**Exercise:**
Please render every line of the material below as a JSON list of strings, one string per line, skipping blank lines and leaving the pictures out.

'''

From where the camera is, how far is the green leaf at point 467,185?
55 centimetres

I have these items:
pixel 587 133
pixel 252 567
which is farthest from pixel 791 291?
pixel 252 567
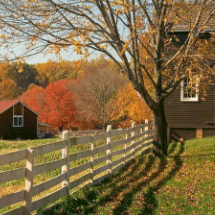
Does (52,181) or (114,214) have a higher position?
(52,181)

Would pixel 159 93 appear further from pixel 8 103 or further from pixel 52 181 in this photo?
pixel 8 103

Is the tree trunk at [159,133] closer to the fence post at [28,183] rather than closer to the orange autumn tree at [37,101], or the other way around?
the fence post at [28,183]

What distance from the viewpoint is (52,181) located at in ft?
22.7

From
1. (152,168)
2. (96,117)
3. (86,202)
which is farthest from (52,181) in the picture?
(96,117)

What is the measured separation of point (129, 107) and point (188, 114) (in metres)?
20.4

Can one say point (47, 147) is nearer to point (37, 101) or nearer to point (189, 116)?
point (189, 116)

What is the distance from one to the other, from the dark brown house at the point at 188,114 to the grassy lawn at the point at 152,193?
35.4ft

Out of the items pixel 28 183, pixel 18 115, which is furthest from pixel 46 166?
pixel 18 115

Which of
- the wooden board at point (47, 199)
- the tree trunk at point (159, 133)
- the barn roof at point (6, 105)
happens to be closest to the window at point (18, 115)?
the barn roof at point (6, 105)

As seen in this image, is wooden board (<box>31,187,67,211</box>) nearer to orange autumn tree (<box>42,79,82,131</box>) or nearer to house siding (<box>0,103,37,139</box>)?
house siding (<box>0,103,37,139</box>)

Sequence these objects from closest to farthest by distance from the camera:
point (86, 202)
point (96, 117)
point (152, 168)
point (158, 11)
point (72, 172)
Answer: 1. point (86, 202)
2. point (72, 172)
3. point (152, 168)
4. point (158, 11)
5. point (96, 117)

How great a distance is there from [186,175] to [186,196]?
2274 millimetres

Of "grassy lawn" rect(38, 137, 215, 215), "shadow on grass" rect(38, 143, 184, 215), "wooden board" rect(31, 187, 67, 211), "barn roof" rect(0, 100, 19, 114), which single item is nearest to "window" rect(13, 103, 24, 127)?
"barn roof" rect(0, 100, 19, 114)

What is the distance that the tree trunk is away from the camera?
14.2 metres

'''

**Final answer:**
[
  "From where the camera is, how far is the green leaf at point 467,185?",
  "55 centimetres",
  "I have these items:",
  "pixel 587 133",
  "pixel 252 567",
  "which is farthest from pixel 791 291?",
  "pixel 252 567",
  "Does (52,181) or (114,214) have a higher position?",
  "(52,181)",
  "Would pixel 159 93 appear further from pixel 8 103 or further from pixel 52 181 in this photo?",
  "pixel 8 103",
  "Is the tree trunk at [159,133] closer to the fence post at [28,183] rather than closer to the orange autumn tree at [37,101], or the other way around?",
  "the fence post at [28,183]",
  "What distance from the viewpoint is (52,181) located at in ft?",
  "22.7",
  "From",
  "1. (152,168)",
  "2. (96,117)",
  "3. (86,202)",
  "which is farthest from (52,181) in the picture?",
  "(96,117)",
  "What is the measured separation of point (129, 107) and point (188, 114) (in metres)?",
  "20.4",
  "Can one say point (47, 147) is nearer to point (37, 101) or nearer to point (189, 116)?",
  "point (189, 116)",
  "What is the distance from one to the other, from the dark brown house at the point at 188,114 to the grassy lawn at the point at 152,193?",
  "35.4ft",
  "Out of the items pixel 28 183, pixel 18 115, which is furthest from pixel 46 166?",
  "pixel 18 115",
  "Which of",
  "- the wooden board at point (47, 199)",
  "- the tree trunk at point (159, 133)",
  "- the barn roof at point (6, 105)",
  "happens to be closest to the window at point (18, 115)?",
  "the barn roof at point (6, 105)",
  "As seen in this image, is wooden board (<box>31,187,67,211</box>) nearer to orange autumn tree (<box>42,79,82,131</box>) or nearer to house siding (<box>0,103,37,139</box>)?",
  "house siding (<box>0,103,37,139</box>)",
  "Sequence these objects from closest to farthest by distance from the camera:",
  "point (86, 202)",
  "point (96, 117)",
  "point (152, 168)",
  "point (158, 11)",
  "point (72, 172)",
  "Answer: 1. point (86, 202)",
  "2. point (72, 172)",
  "3. point (152, 168)",
  "4. point (158, 11)",
  "5. point (96, 117)",
  "How great a distance is there from [186,175] to [186,196]?",
  "2274 millimetres",
  "Of \"grassy lawn\" rect(38, 137, 215, 215), \"shadow on grass\" rect(38, 143, 184, 215), \"wooden board\" rect(31, 187, 67, 211), \"barn roof\" rect(0, 100, 19, 114), which single item is nearest to \"window\" rect(13, 103, 24, 127)?",
  "\"barn roof\" rect(0, 100, 19, 114)",
  "What is the distance that the tree trunk is away from the camera?",
  "14.2 metres"
]